----- Trecho extraído -----

CARTA ABERTA À SOCIEDADE BAIANA
Á Câmara de
Vereadores de Salvador, à Defensoria Pública da Bahia, ao Ministério Público da
Bahia, ao Conselho de Direitos da Criança e do Adolescente, ao Tribunal de
Justiça da Bahia, à Prefeitura de Salvador, ao Governo do Estado e à
Presidência da República.
Nós, mulheres e homens da SOCIEDADE CIVIL
ORGANIZADA vimos a público concitar o Sistema de Garantia de Direitos de
Crianças e Adolescentes, em Salvador e em toda a Bahia.
Pedimos a atenção dos senhores e senhoras para convocar a
Sociedade Civil e todos os órgãos envolvidos na garantia de direitos de
crianças e adolescentes, para uma reflexão muito séria sobre a falta de
investimento do nosso município em ações e políticas que beneficiem a TODAS as
crianças e adolescentes na preservação dos seus direitos.
É muito comum ver em nossas cidades as crianças pelas ruas,
pedindo, esmolando, sendo violentadas, vivendo de prostituição, usando drogas,
literalmente na miséria e morrendo de abandono. Muito nos decepciona que a
sociedade parece dar atenção a esta problemática somente quando as crianças são
capazes de ameaçar e matar!
Alguns veículos de comunicação, gestores públicos e parte da
sociedade desumanizam estas crianças, como se fossem objetos que simplesmente
brotaram do asfalto! Estas crianças e adolescentes, não são filhos do asfalto e
sim do classismo e do racismo enraizado em nossa sociedade, da miséria política
e econômica de uma sociedade individualista e capitalista, que de forma muito
perversa concentra a renda na mão de poucos; do Estado que se rende a ganância
partidária; e da falta de vontade política em consolidar o direito à educação
na primeira infância.

----- Linhas de dados -----

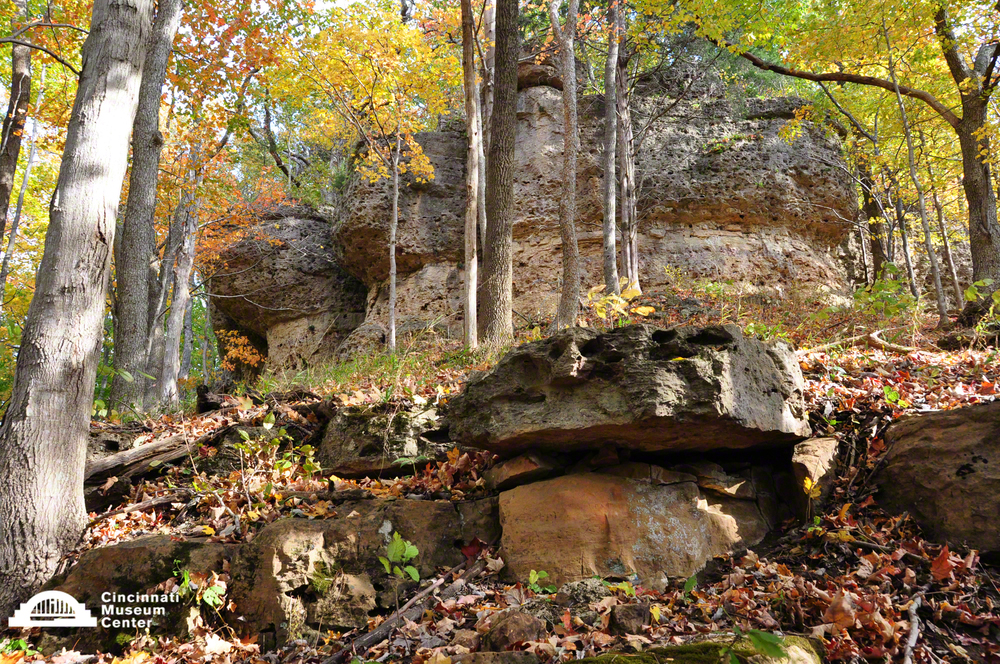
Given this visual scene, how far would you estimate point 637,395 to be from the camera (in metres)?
3.64

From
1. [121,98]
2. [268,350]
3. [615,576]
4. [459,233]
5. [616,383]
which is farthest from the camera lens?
[268,350]

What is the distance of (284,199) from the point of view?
1712cm

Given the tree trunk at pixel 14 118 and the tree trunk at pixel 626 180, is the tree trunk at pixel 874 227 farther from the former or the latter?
the tree trunk at pixel 14 118

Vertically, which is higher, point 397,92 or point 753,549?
point 397,92

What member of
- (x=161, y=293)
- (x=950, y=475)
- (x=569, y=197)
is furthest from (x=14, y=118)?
(x=950, y=475)

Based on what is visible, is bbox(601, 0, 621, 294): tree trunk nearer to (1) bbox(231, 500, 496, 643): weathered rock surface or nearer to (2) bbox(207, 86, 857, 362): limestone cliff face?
(2) bbox(207, 86, 857, 362): limestone cliff face

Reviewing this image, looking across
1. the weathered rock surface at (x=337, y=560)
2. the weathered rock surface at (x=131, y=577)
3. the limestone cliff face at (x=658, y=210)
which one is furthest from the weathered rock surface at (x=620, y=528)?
the limestone cliff face at (x=658, y=210)

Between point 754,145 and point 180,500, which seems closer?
point 180,500

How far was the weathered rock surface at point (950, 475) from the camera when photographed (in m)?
3.16

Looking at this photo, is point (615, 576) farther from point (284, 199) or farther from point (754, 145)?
point (284, 199)

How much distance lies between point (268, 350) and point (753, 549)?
1530 centimetres

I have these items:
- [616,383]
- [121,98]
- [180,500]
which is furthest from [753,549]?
[121,98]

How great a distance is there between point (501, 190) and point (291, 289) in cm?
949

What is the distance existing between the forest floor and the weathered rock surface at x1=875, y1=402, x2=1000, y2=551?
12cm
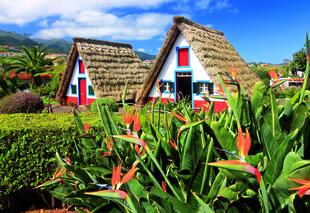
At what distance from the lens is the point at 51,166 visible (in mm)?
5090

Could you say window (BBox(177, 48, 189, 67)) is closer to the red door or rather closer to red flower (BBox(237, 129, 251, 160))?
the red door

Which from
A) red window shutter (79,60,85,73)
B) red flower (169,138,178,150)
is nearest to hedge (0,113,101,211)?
red flower (169,138,178,150)

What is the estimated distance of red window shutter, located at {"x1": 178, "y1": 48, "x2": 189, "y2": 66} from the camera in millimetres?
15319

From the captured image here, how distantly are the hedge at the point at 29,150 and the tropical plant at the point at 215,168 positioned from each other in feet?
9.96

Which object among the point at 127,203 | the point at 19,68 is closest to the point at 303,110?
the point at 127,203

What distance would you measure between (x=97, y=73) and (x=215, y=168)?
17491 millimetres

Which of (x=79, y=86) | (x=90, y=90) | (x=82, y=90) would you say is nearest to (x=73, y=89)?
(x=79, y=86)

-----

§ **O que fazer**
[a] De acordo com a carta aberta, em que momento a sociedade parece dar atenção à situação das crianças nas ruas?
[b] Traduza para o inglês a seguinte frase da carta aberta: "Muito nos decepciona que a sociedade parece dar atenção a esta problemática somente quando as crianças são capazes de ameaçar e matar!"

§ **Respostas completas**
[a] Somente quando as crianças são capazes de ameaçar e matar.

[b] It greatly disappoints us that society seems to pay attention to this problem only when the children are capable of threatening and killing!